A very interesting book I recently came across is Arctic Village by Robert Marshall. The book recounts the author’s two year stay in Wiseman, Alaska during the 1930s. Wiseman is a town (if you could call it that) located above the arctic circle and is made up of less than 200 people. The book details the economic, communal, sexual, and recreational life of its residents in detail and is packed with informative statistics and photographs of daily life. I certainly recommend it for those who want a taste of life on the frontier.
The book’s section on health care is especially interesting. The only means to get to an actual doctor or hospital is to fly over 200 miles to Fairbanks. Home remedies and pseudo doctors are the major means of treatment on the frontier, but the general store does contain some basic household medical items such as gauze, peroxide, iodine, etc.). Epidemic diseases, however, are generally not a problem in Wiseman since for 8 months of the year the temperature is below freezing.
More recently, Matt Berman and Andrea Fenaughty (2004) have conducted a study looking at how healthcare quality in western Alaska can improve through telemedicine. Most individuals only have access to a Community Health Practitioner (CHP) who have significantly less training than even a nurse practitioner or physician assistant. Patients who need specialty care are flown to Anchorage. The telemedicine technology allows doctors in Anchorage and CHPs to view pictures of an injury or a part of the body and simultaneously discuss treatment over the phone. The doctor in Anchorage can make a more accurate diagnosis than if the consult was simply over the phone, and this may reduce the need to fly from the rural area to the city for treatment.

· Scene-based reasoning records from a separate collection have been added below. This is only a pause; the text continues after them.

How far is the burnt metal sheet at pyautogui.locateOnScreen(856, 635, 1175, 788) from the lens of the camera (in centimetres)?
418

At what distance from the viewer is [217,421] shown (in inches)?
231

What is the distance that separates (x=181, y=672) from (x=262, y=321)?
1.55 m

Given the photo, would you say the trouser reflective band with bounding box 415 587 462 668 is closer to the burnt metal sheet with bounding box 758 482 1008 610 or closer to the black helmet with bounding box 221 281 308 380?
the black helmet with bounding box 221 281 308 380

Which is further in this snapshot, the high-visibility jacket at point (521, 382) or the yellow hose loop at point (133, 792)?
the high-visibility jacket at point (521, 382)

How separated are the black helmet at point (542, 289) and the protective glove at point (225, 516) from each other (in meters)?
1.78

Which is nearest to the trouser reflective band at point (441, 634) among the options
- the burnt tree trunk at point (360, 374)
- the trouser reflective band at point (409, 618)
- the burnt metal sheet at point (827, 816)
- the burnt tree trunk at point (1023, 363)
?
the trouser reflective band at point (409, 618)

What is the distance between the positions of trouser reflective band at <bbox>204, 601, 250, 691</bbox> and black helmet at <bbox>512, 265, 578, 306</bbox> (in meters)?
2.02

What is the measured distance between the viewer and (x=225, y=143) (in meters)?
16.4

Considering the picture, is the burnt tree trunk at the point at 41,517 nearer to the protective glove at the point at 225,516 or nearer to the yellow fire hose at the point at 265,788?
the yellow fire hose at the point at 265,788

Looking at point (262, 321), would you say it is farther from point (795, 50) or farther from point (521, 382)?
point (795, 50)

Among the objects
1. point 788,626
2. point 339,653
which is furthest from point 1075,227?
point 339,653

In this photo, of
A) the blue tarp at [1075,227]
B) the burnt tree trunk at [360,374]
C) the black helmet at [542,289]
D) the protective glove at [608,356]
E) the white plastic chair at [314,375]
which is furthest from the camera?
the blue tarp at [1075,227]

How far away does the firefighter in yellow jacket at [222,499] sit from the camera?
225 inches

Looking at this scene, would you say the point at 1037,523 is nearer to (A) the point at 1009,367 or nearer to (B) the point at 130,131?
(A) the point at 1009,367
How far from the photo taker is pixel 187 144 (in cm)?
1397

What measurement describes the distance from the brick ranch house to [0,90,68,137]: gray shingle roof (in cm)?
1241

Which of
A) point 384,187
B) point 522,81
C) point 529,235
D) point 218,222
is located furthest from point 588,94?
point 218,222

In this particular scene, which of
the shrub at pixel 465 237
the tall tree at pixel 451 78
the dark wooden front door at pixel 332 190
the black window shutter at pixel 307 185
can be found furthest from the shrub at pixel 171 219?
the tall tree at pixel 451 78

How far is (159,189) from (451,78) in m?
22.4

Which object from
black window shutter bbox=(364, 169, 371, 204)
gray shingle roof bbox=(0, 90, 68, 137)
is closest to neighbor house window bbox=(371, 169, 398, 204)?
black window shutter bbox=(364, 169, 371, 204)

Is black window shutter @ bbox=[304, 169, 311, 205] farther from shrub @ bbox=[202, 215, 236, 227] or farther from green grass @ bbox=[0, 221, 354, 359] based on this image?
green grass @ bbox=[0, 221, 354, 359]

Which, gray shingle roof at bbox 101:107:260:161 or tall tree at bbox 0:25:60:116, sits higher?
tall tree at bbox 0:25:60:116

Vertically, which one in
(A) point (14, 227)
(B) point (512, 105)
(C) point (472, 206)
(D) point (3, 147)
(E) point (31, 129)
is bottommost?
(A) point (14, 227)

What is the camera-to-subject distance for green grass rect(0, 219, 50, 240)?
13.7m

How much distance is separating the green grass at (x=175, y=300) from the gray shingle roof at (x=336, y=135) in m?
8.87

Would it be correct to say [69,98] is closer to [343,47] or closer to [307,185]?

The authors analyze the compensating variation (CV) of a visit to the CHP clinic and a physician visit in Anchorage. The CV measures the change in utility for each type of visit after the telemedicine implementation for the area. The authors find a CV increase of $41.30 at the CHP clinic after the telemedicine implementation, and a CV decrease of $8.70 for the physician visit. This makes perfect sense. Telemedicine makes the CHP more valuable since they now have better access to medical expertise from the city; as the value of the CHP visit increases, its substitutes (the physician visit) falls in value. In Wiseman in the 1930s, the only means of communication was via telephone; giving far-away doctors access to photos greatly increases the quality of care these frontiersmen (and frontierswomen) receive.
Berman, Fenaughty (2006); “Technology and managed care: patient benefits of telemedecine in a rural health care network,” Health Economics, Vol 14, pp. 559-579.